_The records_
☆ ☆ ☆
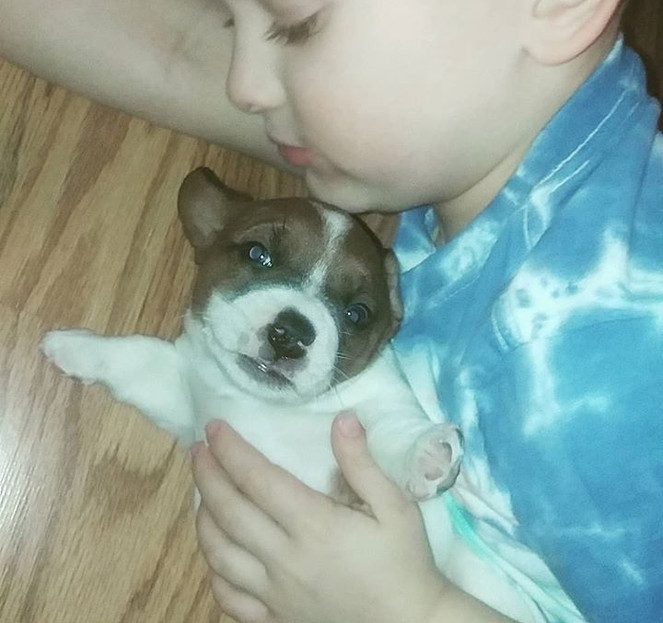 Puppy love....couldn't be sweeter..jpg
☆ ☆ ☆
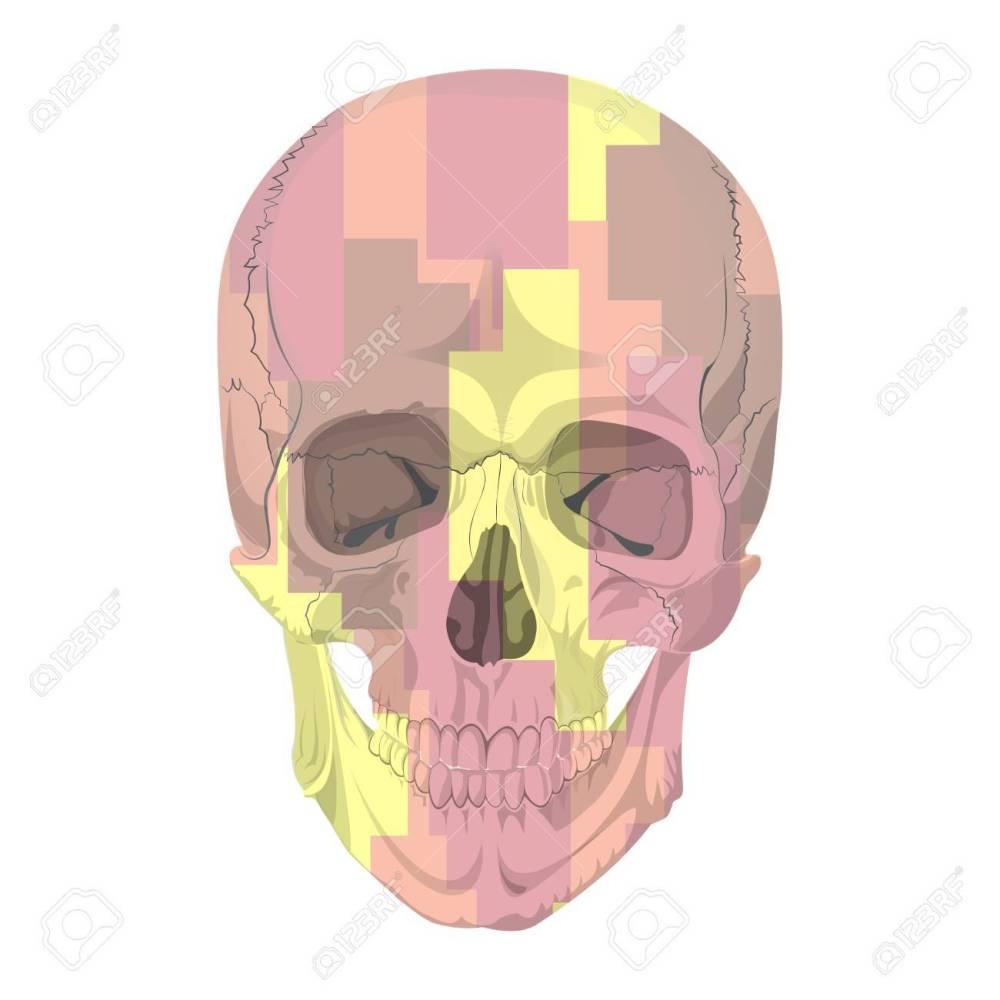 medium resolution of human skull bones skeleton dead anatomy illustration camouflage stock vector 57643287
☆ ☆ ☆
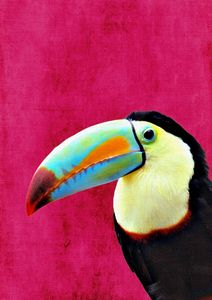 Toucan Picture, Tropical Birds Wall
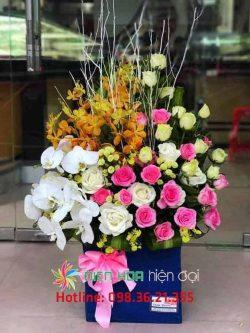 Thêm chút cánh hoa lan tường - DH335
☆ ☆ ☆
_Exercise details_
Print nothing except the lines above from the one containing "Toucan Picture, Tropical Birds Wall" down to the one containing "Thêm chút cánh hoa lan tường - DH335", both included, exactly as written and free of pictures.

_Output below_
 Toucan Picture, Tropical Birds Wall
 Thêm chút cánh hoa lan tường - DH335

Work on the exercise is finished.